The request -
Can you output the listing lines as a JSON list of strings, one string per line, from the line containing "Name which of" up to and including the line containing "is farthest from pixel 45 844?", leaving out any blank lines?

Input rows -
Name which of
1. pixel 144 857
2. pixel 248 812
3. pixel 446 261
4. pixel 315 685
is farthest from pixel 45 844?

---

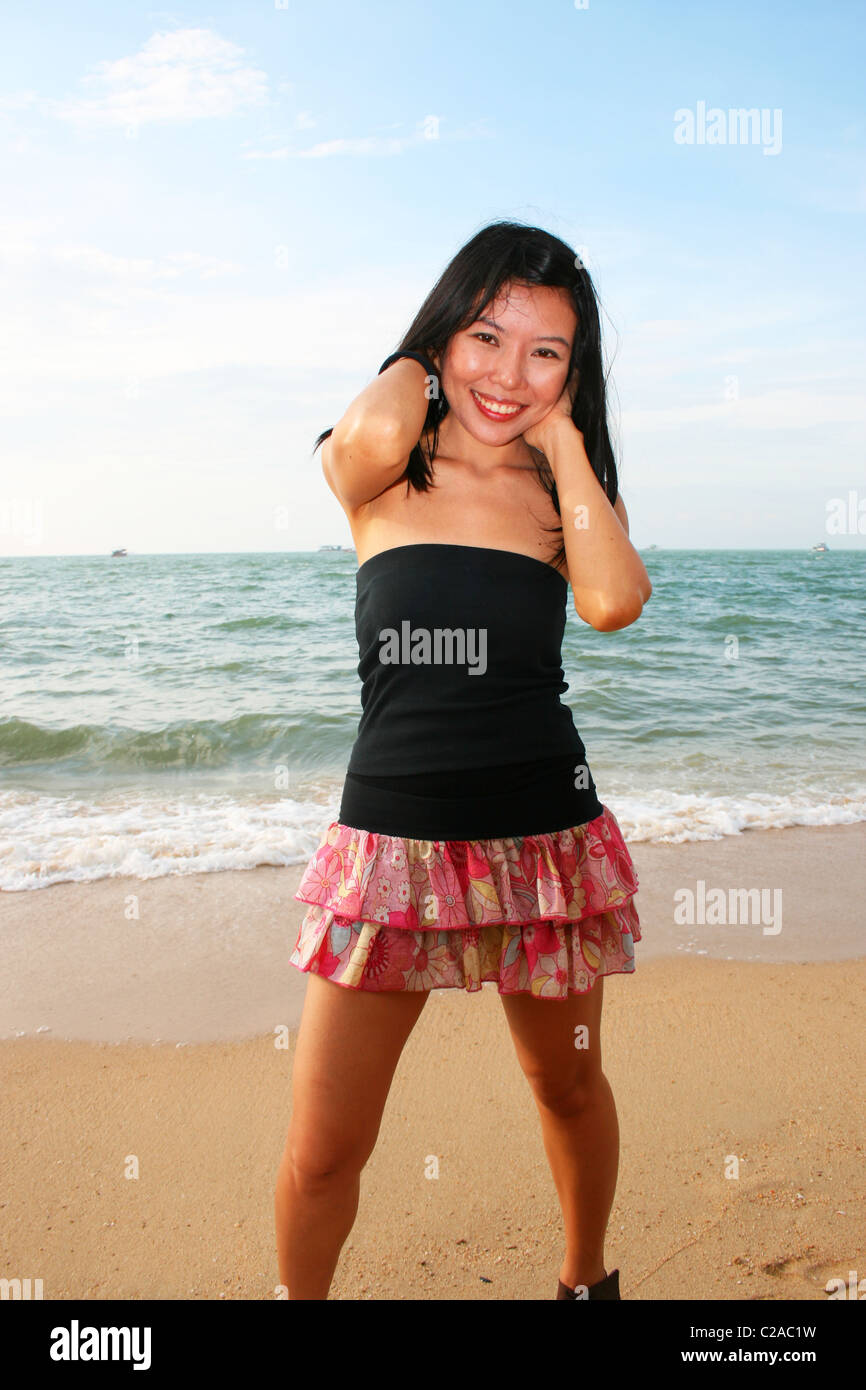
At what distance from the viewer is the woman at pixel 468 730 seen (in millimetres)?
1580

Problem solution -
[
  "Name which of",
  "1. pixel 144 857",
  "2. pixel 248 812",
  "3. pixel 446 261",
  "4. pixel 315 685",
  "is farthest from pixel 45 844?"
]